The Bad Part of Me

by Mel Lawrenz

[Op-Ed in The Milwaukee Journal Sentinel, Sunday, June 8, 2014]

Of all the shocking details about the two 12-year-old girls who allegedly stabbed a friend 19 times — the calculation, the savagery, the lunacy — the one part of the account that struck me the most is when the girls reportedly dragged their bleeding friend into the bushes and left her to die there.

No realization that they had made a terrible mistake. No change of heart. No remorse. Police said one of the girls said of the choice to abandon their friend: “The bad part of me wanted her to die; the good part of me wanted her to live.”

We will be trying to figure out for a very long time what went wrong such that a birthday party allegedly became a setup for an attempted murder among pre-teen girls. In our reflection, we have to pause to think about “the bad part of me.”

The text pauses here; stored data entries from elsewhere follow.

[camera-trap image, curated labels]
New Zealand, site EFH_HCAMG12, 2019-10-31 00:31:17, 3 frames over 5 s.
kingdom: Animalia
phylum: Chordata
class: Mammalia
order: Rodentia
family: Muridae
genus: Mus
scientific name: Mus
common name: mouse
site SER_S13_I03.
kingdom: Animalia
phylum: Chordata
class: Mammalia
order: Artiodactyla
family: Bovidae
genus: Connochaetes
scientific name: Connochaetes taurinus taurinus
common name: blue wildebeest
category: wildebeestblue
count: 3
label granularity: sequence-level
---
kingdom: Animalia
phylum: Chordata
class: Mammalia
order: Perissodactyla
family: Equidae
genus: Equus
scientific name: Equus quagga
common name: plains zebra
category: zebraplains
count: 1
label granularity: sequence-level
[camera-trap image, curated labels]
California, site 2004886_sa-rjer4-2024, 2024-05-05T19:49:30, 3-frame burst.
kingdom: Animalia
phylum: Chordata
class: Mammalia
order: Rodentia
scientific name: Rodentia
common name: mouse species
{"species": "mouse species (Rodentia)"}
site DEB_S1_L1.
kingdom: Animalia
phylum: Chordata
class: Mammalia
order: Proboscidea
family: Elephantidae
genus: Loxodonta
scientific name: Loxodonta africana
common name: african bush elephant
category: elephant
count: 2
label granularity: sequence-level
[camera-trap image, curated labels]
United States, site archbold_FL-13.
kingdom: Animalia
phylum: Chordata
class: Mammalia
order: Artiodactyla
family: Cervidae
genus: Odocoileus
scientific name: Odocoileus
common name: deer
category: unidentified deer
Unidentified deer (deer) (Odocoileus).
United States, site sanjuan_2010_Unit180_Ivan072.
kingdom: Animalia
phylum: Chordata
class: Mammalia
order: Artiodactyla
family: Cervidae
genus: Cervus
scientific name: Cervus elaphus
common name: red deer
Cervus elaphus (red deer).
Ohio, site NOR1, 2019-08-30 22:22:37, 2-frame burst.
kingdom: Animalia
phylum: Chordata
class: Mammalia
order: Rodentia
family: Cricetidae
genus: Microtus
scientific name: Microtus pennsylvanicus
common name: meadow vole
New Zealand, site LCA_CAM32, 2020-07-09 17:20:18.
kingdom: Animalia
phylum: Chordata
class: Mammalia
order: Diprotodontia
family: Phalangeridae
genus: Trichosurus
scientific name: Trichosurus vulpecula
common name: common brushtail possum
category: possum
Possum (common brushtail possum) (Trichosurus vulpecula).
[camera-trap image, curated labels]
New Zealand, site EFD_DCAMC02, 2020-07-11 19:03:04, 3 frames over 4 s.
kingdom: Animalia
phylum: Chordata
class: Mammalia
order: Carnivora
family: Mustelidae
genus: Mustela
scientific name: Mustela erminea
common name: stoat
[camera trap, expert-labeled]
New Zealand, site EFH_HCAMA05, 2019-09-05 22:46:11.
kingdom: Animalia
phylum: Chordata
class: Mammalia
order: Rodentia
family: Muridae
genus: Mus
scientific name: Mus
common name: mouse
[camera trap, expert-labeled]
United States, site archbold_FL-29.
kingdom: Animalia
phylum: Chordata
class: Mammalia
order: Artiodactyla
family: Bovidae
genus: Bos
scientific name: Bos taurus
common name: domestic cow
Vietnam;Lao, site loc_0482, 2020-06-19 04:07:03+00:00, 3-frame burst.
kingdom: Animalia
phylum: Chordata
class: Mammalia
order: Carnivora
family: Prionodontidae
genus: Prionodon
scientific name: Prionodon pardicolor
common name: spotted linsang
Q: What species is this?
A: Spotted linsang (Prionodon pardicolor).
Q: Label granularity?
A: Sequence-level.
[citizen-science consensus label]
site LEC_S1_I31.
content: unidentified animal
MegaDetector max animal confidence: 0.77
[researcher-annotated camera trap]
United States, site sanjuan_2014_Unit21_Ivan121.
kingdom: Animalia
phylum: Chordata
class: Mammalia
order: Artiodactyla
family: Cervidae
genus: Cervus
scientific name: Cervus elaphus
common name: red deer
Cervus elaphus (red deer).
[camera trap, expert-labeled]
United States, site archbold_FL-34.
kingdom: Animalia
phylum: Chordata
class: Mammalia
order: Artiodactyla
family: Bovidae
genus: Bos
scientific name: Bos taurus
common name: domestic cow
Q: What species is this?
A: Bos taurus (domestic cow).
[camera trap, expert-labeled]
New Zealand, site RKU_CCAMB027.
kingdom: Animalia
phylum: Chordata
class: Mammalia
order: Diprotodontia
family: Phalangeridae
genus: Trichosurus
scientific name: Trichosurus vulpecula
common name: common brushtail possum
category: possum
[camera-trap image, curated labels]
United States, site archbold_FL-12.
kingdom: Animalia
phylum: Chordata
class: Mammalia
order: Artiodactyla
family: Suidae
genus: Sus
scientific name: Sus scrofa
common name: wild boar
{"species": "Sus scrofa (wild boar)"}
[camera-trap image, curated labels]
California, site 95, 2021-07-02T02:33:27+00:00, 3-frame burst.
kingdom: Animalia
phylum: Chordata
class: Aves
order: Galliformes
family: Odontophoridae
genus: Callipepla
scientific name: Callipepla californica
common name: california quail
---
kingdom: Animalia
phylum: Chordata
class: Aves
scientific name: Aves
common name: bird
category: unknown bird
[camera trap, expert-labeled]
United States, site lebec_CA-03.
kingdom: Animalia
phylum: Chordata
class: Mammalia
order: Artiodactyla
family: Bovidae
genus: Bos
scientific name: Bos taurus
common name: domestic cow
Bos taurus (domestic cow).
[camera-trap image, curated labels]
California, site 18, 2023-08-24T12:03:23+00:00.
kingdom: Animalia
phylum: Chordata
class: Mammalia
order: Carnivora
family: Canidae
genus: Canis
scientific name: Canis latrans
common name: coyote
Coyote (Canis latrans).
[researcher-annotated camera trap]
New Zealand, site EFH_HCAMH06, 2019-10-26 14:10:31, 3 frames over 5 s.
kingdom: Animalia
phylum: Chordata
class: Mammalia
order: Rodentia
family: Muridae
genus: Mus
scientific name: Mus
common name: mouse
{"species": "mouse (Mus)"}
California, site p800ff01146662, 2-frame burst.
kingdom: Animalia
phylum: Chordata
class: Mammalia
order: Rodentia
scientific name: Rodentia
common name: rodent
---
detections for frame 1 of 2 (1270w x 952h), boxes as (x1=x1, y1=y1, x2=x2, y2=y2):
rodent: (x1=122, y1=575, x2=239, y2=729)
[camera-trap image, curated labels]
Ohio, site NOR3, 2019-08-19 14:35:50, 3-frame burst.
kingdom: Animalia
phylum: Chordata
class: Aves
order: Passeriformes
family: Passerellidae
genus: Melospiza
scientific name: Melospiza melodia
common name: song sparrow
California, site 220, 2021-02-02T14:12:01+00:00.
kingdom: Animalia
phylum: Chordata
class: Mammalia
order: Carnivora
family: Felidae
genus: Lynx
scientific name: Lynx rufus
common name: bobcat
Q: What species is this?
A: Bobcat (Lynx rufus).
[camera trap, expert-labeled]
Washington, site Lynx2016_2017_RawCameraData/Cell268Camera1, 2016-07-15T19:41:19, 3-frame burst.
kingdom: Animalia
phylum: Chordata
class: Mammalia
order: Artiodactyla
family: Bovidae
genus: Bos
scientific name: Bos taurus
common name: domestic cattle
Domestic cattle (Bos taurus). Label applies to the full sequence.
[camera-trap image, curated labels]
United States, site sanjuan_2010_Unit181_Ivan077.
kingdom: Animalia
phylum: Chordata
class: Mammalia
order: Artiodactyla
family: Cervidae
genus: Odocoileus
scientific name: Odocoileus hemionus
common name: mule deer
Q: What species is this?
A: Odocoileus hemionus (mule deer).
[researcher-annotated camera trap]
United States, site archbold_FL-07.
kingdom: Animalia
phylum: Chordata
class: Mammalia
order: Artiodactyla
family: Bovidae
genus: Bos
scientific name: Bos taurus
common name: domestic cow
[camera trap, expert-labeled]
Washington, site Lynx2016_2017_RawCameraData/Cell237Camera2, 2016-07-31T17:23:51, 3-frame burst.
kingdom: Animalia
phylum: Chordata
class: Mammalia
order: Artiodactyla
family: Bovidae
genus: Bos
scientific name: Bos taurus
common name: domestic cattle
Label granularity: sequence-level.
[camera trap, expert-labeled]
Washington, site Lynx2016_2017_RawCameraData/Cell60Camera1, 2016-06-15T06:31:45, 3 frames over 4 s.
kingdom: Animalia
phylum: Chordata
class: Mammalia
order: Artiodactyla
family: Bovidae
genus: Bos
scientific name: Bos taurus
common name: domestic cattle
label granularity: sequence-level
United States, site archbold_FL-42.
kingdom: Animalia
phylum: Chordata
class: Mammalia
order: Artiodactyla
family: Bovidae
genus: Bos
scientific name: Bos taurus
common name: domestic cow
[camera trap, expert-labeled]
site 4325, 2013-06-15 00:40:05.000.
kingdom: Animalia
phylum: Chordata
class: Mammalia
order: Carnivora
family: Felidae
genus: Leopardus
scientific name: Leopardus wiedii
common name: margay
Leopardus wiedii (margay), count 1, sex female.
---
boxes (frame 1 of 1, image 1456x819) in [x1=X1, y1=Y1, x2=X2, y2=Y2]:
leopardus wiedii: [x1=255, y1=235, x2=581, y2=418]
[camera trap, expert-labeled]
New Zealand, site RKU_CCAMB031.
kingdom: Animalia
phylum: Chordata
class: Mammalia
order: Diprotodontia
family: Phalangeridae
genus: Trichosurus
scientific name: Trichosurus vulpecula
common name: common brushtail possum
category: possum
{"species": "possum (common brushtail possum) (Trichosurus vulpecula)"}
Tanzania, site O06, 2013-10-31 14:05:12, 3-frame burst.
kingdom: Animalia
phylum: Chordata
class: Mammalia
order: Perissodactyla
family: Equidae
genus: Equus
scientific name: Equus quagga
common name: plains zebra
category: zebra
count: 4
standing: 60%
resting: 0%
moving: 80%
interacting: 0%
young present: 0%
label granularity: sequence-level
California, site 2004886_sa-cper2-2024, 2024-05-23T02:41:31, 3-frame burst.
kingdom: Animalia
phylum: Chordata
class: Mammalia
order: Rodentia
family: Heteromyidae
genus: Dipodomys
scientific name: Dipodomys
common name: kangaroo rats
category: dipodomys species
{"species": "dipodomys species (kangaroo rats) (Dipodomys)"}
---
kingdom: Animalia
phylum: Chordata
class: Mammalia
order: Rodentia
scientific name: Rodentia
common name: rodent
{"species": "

If we haven’t figured it out already, heinous shootings, bombings and stabbings often erupt from the lives of people who seem pretty normal. Perhaps isolated, often socially awkward, but not monsters. Inside however, there is “the bad part of me.” This should be sobering to us, and it should compel us to understand.

“The bad part of me” for 12-year-old Anissa Weier allegedly erupted in violence and became headlines. Just weeks earlier, her friend, Morgan Geyser, is reported to have drawn a picture of the fictional online character Slender Man on a napkin at a restaurant, and her obsession seemed amusing. Frightening things happen to “the bad part” of us when our psyches confuse fantasy and reality.

In our communities and families, we ought to be asking one very important question: How can we better look out for each other? Yes, there will be renewed calls for parents to be aware of what their young children are doing on the Internet. And we will look again at the problems of social isolation and ostracism in our schools. We will question whether ghoulish forms of entertainment are healthy. But we will not be going deep enough unless we are watching out for each other and discern what is happening in “the bad part of me.”

One day the London Times sent out an inquiry asking the simple question: What’s wrong with the world today? The editor was surprised to get back an even briefer reply from the widely influential Christian author G.K. Chesterton:

Dear sir:

I am.

Yours,

G.K. Chesterton.

There are dark parts of the soul in each and every one of us. This is the longstanding historic Christian view of human nature. Unpleasant but true. The darkness can be simple ignorance, solved by bringing more light into the situation. For some, darkness has become the living space for evil. Another kind of darkness is delusion, unpredictable and dangerous. If the allegations are true, the suspects seem to have been deluded in that they utterly confused reality and fantasy.

We need to look out for each other. We need to take delusion very seriously. Adults need to understand that the developing minds of children have phases when they are not grounded in reality and that is when they need protection.But watching out for the bad is only one side of the issue. “The bad part of me wanted her to die; the good part of me wanted her to live.” What about “the good part”?

Perhaps the most important question is: How can we look out for each other in order to strengthen, develop and deepen “the good part of me”? Will we take our spiritual lives seriously?